Background
S3 buckets are a common place to store files in AWS. These buckets have a feature that allows you to make your files readable by anyone on the internet without authentication. If the content is meant for public consumption, like storing HTML, CSS, and JS assets for a website, this feature can be really useful, but it’s a double edged sword. Frequently, these files contain sensitive information, which has caused several high profile security incidents, including:
Typically the data exposed is the end of the reported story, but we’ve found it’s often not the end of the security story. Since we recently added S3 support to TruffleHog, we thought scanning the set of publicly exposed buckets for credentials would be a great way to get ahead of potential security incidents, and we ended up finding thousands of distinct secrets spanning hundreds of customers.
Methodology
The first thing we needed to do is compile a list of open S3 buckets. Luckily, the bucket names are globally unique and can be specified by subdomain. For example, if a bucket was named “trufflehogbucket”, the files could be accessed at: https://trufflehogbucket.s3.amazonaws.com/filename. Because DNS traffic is typically unencrypted, many bucket names are collected by DNS taps. Some vendors like RiskIQ expose this data via their PassiveTotal API.
Other tools like grayhatwarfare take a different approach and generate large lists of likely bucket names and make requests to the S3 API to determine if the bucket exists and contains publicly exposed files. Using these, and other techniques, we built our initial list of buckets. Scanning all of the exposed data quickly grew impractical, so we needed a way to narrow the list to buckets and files likely to contain secrets. Fortunately, greyhatwarfare’s API also allows you to search the names of files, so we searched for common names like ‘.credentials’, ‘.env’, etc. and only scanned buckets containing matching files.
Results
After scanning approximately 4000 buckets containing .env files and .credentials files, we found a file containing secrets had an average of 2.5 secrets in it, with some as high as 10+ secrets in a file.
Secret results
We also found a wide variety of credential types, including:
AWS Keys
GCP service accounts
Azure Blob Storage connection strings
Coinbase API keys
Twilio API keys
Mailgun API keys
RDS passwords
Sendgrid credentials
Pusher credentials
MSSQL passwords
Mailtrap credentials
Google OAuth credentials
Twitter OAuth credentials
Linked in OAuth credentials
Google Maps API keys
Segment API keys
Sauce API keys
Hosted MongoDB credentials
Firebase credentials
Stripe credentials
Rollbar credentials
Twilio credentials
Amplitude credentials
Mailjet credentials
SMS partner credentials
Dropbox credentials
Yousign credentials
PayPal credentials
Mandrill credentials
Zendesk credentials
Hosted message queue connection strings
Razor pay credentials
Text local credentials
Application signing secrets
JWT signing secrets
Impact Magnifier: Wormability
It’s clear from the surrounding context, many of these credentials unlock more buckets that are otherwise authenticated. Here are two examples
Leaked credentials leading to more buckets
Leaked credentials leading to more buckets
It’s probably fair to assume authenticated buckets contain more secrets than unauthenticated ones, due to the implied higher security bar authentication provides. This means attackers can likely use the first round of buckets to find keys that unlock an additional round of buckets and expose more keys, which could expose more buckets, etc. We did not use any of these keys or explore this possibility for obvious reasons, but this makes this type of attack “wormable”, ie, one bucket can lead to another bucket, and so on, magnifying the impact of the leak.

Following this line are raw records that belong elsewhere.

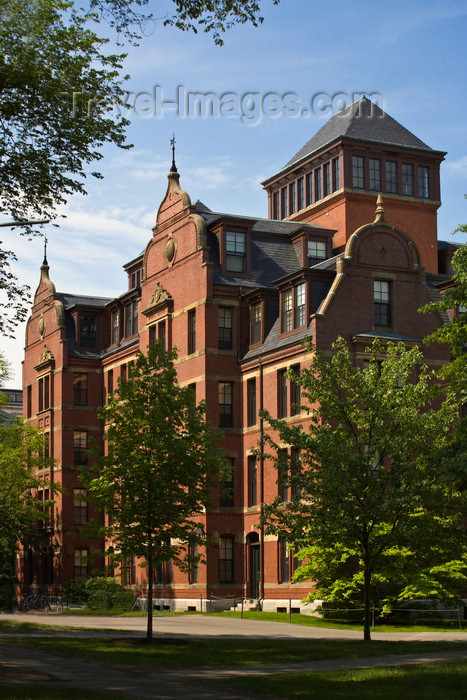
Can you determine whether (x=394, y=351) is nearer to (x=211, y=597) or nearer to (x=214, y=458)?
(x=214, y=458)

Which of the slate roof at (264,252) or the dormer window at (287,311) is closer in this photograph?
the dormer window at (287,311)

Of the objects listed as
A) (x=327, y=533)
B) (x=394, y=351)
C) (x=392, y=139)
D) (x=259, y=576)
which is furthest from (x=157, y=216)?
(x=327, y=533)

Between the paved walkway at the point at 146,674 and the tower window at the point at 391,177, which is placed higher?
the tower window at the point at 391,177

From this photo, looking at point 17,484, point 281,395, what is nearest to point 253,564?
point 281,395

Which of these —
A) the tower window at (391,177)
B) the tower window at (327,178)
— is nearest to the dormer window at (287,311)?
the tower window at (327,178)

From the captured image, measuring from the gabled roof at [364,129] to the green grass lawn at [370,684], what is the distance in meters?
39.6

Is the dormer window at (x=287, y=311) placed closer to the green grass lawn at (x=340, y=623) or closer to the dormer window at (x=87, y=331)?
the green grass lawn at (x=340, y=623)

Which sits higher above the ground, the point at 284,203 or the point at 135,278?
the point at 284,203

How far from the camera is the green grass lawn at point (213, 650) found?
81.3 ft

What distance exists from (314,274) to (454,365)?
568 inches

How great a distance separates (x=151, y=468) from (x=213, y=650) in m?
6.12

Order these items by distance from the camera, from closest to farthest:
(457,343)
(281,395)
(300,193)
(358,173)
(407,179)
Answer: (457,343), (281,395), (358,173), (407,179), (300,193)

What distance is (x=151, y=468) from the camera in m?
31.4

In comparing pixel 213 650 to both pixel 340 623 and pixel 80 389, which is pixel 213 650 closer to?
pixel 340 623
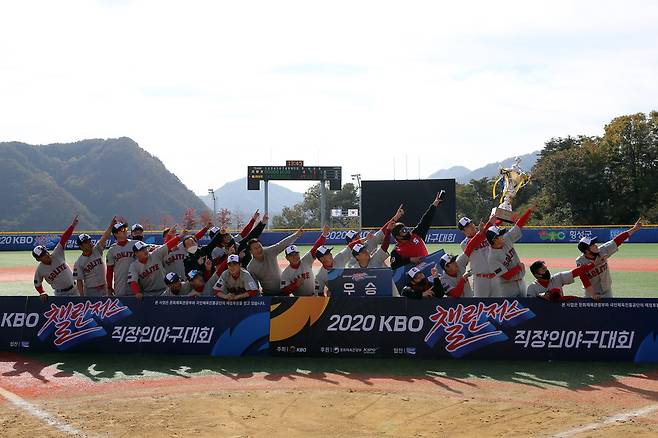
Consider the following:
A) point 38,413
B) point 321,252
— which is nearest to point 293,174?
point 321,252

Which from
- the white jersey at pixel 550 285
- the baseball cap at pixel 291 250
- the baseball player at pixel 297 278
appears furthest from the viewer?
the baseball player at pixel 297 278

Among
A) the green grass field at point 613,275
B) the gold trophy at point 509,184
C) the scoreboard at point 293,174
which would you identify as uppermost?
the scoreboard at point 293,174

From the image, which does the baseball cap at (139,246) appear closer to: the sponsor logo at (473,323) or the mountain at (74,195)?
the sponsor logo at (473,323)

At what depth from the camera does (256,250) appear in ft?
37.1

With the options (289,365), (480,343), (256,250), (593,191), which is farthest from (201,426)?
(593,191)

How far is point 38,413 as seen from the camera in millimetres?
8273

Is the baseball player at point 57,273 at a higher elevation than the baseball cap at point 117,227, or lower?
lower

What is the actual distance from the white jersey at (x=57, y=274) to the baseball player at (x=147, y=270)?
4.97 ft

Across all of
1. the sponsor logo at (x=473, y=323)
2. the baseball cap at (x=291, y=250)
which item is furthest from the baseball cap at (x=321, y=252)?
the sponsor logo at (x=473, y=323)

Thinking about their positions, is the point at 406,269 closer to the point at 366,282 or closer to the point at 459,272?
the point at 459,272

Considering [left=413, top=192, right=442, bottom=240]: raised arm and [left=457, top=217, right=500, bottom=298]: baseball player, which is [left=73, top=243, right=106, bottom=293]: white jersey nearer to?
[left=413, top=192, right=442, bottom=240]: raised arm

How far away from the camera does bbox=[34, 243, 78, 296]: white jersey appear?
39.9 ft

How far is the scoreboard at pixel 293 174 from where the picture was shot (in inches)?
2029

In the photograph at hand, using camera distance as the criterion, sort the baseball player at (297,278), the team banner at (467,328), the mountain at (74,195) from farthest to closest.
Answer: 1. the mountain at (74,195)
2. the baseball player at (297,278)
3. the team banner at (467,328)
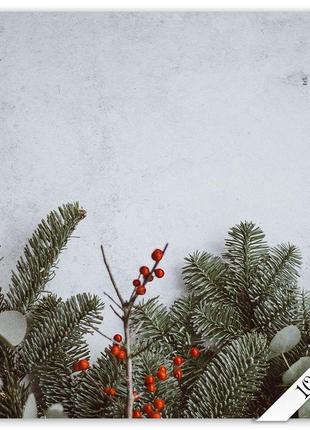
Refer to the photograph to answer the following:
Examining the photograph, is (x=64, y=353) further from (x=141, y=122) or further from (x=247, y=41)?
(x=247, y=41)

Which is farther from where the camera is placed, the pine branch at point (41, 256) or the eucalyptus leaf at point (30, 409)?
the pine branch at point (41, 256)

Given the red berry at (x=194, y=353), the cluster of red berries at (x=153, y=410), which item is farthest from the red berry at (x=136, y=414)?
the red berry at (x=194, y=353)

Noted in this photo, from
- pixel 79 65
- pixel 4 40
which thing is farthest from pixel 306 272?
pixel 4 40

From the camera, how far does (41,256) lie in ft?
2.53

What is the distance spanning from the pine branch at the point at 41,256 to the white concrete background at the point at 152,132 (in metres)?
0.05

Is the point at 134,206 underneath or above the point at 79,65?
underneath

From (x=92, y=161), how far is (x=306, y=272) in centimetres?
35

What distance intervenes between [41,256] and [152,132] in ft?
0.83

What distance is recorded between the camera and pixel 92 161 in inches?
33.7

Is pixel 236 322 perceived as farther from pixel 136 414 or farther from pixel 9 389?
pixel 9 389

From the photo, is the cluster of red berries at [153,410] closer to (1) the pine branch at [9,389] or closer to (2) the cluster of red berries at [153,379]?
(2) the cluster of red berries at [153,379]

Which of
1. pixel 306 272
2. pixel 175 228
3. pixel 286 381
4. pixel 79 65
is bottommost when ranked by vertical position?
pixel 286 381

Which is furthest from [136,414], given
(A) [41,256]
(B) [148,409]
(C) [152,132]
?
(C) [152,132]

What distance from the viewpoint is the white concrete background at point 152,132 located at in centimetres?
84
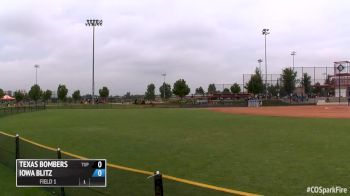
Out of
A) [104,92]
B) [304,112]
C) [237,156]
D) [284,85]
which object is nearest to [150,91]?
[104,92]

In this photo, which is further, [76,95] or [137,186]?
[76,95]

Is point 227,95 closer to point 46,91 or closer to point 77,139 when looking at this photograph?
point 46,91

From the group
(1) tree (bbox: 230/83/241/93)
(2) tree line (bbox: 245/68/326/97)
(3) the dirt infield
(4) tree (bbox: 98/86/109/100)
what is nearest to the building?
(2) tree line (bbox: 245/68/326/97)

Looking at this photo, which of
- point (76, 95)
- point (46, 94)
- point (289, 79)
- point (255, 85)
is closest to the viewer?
point (255, 85)

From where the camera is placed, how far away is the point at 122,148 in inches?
608

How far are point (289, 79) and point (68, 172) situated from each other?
92603 mm

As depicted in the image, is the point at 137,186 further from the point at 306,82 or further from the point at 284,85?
the point at 306,82

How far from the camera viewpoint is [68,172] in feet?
18.0

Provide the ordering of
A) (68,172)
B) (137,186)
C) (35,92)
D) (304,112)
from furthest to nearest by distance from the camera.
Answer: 1. (35,92)
2. (304,112)
3. (137,186)
4. (68,172)

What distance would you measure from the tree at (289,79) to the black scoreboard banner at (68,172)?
9229 centimetres

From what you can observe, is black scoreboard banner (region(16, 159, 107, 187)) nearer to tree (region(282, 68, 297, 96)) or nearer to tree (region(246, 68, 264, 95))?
tree (region(246, 68, 264, 95))

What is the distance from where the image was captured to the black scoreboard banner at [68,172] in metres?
5.46

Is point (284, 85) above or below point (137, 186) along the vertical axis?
above

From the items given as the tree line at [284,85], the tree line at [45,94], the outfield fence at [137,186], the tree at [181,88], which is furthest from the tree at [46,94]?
the outfield fence at [137,186]
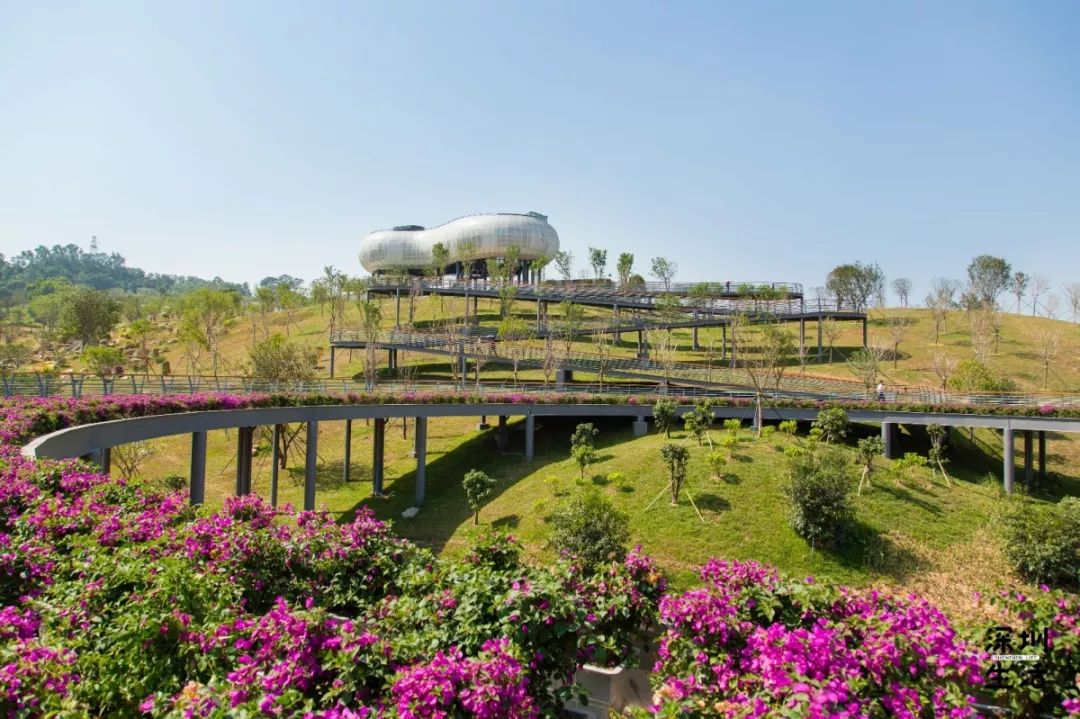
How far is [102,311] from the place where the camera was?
247 ft

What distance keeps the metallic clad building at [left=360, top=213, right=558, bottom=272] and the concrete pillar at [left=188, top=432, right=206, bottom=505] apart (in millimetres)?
70405

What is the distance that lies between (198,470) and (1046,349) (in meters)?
65.7

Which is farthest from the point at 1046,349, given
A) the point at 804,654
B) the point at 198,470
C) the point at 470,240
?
the point at 470,240

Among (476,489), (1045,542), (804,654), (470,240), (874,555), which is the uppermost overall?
(470,240)

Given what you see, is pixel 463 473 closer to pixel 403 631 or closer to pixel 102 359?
pixel 403 631

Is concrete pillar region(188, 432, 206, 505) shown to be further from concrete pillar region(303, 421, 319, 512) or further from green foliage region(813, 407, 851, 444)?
green foliage region(813, 407, 851, 444)

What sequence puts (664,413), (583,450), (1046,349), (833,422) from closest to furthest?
(583,450)
(833,422)
(664,413)
(1046,349)

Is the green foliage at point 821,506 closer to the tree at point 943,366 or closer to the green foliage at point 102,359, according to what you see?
the tree at point 943,366

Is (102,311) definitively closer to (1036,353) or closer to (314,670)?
(314,670)

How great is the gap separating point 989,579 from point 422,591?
21.5 m

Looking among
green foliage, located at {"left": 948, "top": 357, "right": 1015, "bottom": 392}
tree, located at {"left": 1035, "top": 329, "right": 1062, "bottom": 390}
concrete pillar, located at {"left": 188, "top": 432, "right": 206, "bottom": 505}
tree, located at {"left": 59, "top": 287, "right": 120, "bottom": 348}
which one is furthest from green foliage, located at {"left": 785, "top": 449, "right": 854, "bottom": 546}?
tree, located at {"left": 59, "top": 287, "right": 120, "bottom": 348}

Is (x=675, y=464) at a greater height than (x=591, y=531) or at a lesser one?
greater

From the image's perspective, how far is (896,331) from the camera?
62062 mm

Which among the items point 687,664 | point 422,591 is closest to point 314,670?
point 422,591
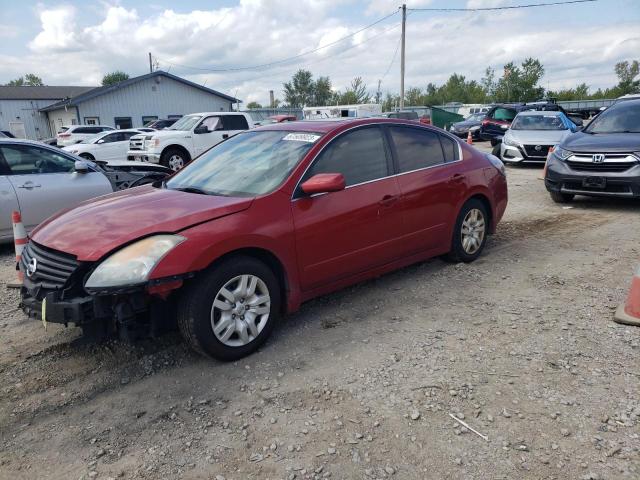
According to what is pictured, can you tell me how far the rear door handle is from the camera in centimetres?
446

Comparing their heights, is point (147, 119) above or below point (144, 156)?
above

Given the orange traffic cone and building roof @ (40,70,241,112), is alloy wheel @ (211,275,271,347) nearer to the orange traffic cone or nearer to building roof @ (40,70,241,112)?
the orange traffic cone

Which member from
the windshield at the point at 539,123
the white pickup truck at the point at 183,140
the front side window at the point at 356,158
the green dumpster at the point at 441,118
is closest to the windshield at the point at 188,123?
the white pickup truck at the point at 183,140

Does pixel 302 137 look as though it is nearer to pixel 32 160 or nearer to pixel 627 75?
pixel 32 160

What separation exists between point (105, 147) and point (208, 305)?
630 inches

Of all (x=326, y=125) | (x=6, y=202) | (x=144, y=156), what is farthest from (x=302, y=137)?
(x=144, y=156)

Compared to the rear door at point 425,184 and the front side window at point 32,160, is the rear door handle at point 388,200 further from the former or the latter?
the front side window at point 32,160

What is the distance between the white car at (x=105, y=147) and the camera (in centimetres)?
1694

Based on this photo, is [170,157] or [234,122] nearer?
[170,157]

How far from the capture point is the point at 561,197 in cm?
874

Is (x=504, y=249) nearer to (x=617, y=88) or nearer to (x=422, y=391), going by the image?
(x=422, y=391)

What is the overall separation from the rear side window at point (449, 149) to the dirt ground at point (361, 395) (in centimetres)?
139

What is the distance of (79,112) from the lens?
32125 mm

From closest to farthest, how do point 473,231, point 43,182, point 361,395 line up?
point 361,395, point 473,231, point 43,182
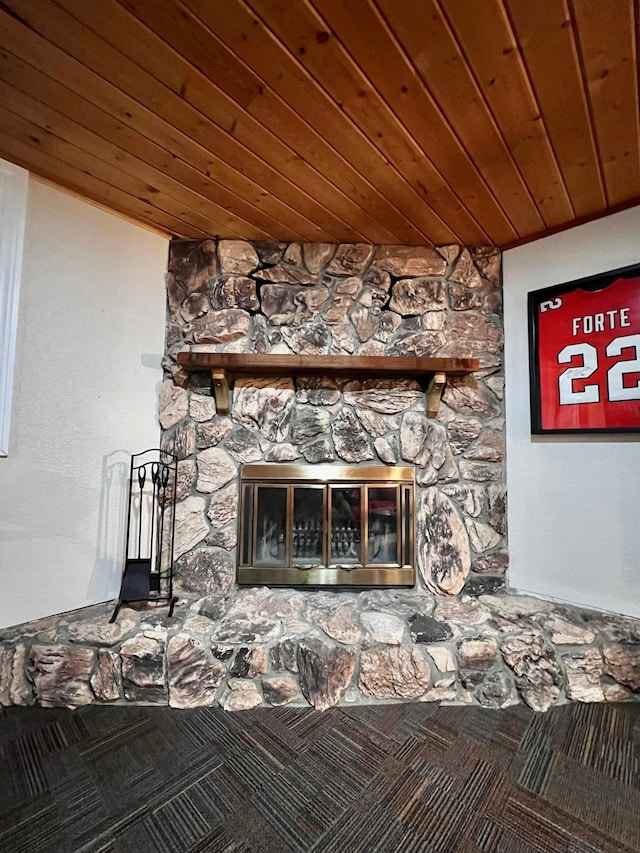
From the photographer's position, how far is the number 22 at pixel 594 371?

Worming through S3 buckets
What’s worse is some of these keys led to other large data stores that may have access to keys, such as Github API keys, and GCP Storage API keys.
Worming through multiple providers
Next Steps
Naturally at this point we needed to disclose what we found to the affected companies. This proved challenging at times because often buckets don’t have a lot of information connecting them with the bucket creator. We did hundreds of disclosures, and partnered with providers in some cases to get keys revoked for buckets where we couldn’t identify owners. Disclosures ranged from dozens of fortune 500 companies, to NGOs and small startups.
At any scale, it’s a good idea to have all of your buckets scanned routinely to prevent catastrophe.